(Short descriptive text snippets)
● ● ●

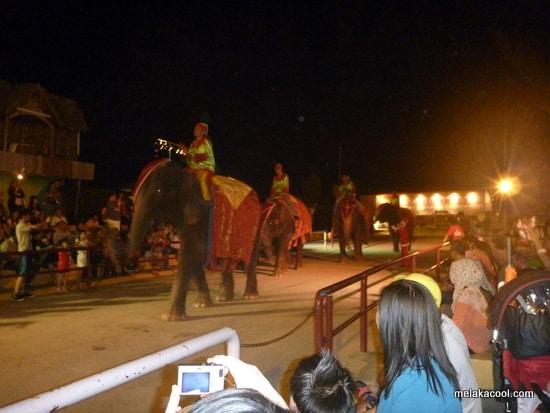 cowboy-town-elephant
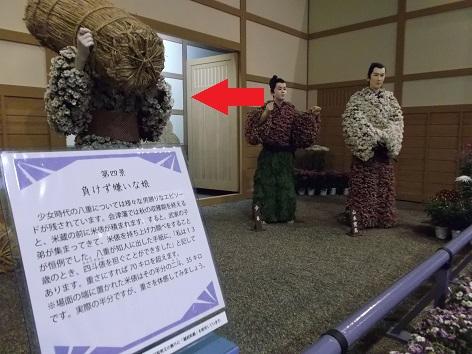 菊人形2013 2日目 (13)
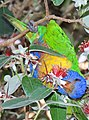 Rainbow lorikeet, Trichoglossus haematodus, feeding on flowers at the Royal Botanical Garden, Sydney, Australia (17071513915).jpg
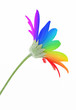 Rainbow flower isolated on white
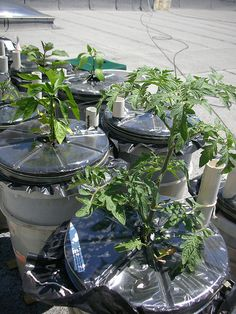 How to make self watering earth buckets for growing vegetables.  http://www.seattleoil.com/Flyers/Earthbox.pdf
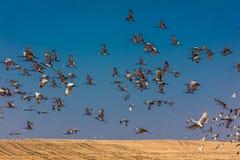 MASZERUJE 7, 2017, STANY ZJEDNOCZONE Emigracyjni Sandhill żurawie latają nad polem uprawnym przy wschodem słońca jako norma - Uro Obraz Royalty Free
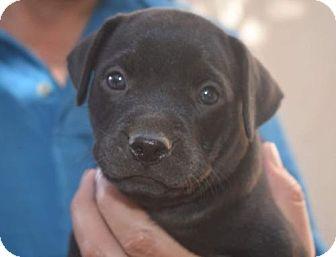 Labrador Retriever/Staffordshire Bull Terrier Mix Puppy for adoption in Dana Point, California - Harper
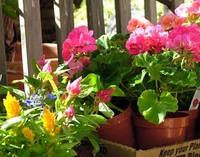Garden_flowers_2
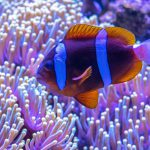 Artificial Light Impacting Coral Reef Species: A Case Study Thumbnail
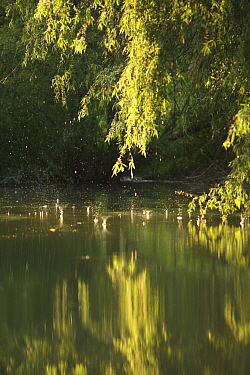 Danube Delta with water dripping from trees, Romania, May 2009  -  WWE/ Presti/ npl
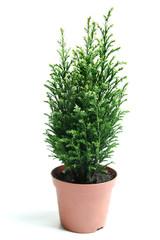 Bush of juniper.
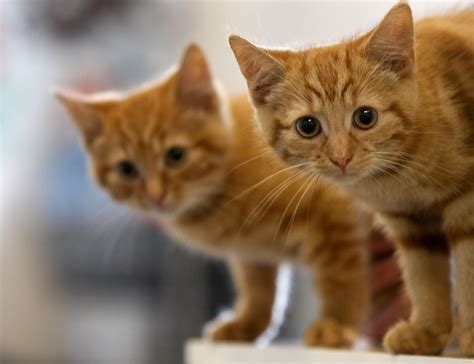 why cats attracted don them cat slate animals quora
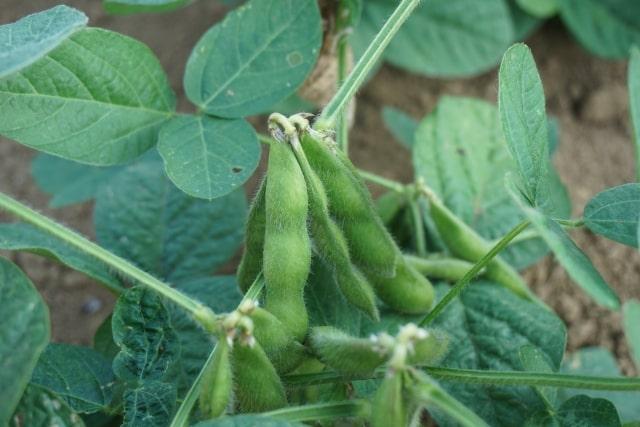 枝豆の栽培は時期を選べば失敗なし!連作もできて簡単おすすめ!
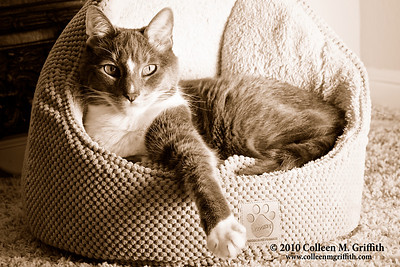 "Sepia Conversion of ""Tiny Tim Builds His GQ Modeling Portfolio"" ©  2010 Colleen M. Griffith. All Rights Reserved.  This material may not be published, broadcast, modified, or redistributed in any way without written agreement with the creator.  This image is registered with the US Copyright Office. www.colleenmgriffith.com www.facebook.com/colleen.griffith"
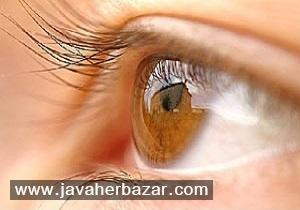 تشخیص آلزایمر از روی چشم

● ● ●

Your task is to reproduce exactly the lines from the start of the data above through the line containing "枝豆の栽培は時期を選べば失敗なし!連作もできて簡単おすすめ!", leaving every picture out.

● **Exercise solution**:
 cowboy-town-elephant
 菊人形2013 2日目 (13)
 Rainbow lorikeet, Trichoglossus haematodus, feeding on flowers at the Royal Botanical Garden, Sydney, Australia (17071513915).jpg
 Rainbow flower isolated on white
 How to make self watering earth buckets for growing vegetables.  http://www.seattleoil.com/Flyers/Earthbox.pdf
 MASZERUJE 7, 2017, STANY ZJEDNOCZONE Emigracyjni Sandhill żurawie latają nad polem uprawnym przy wschodem słońca jako norma - Uro Obraz Royalty Free
 Labrador Retriever/Staffordshire Bull Terrier Mix Puppy for adoption in Dana Point, California - Harper
Garden_flowers_2
 Artificial Light Impacting Coral Reef Species: A Case Study Thumbnail
 Danube Delta with water dripping from trees, Romania, May 2009  -  WWE/ Presti/ npl
 Bush of juniper.
 why cats attracted don them cat slate animals quora
 枝豆の栽培は時期を選べば失敗なし!連作もできて簡単おすすめ!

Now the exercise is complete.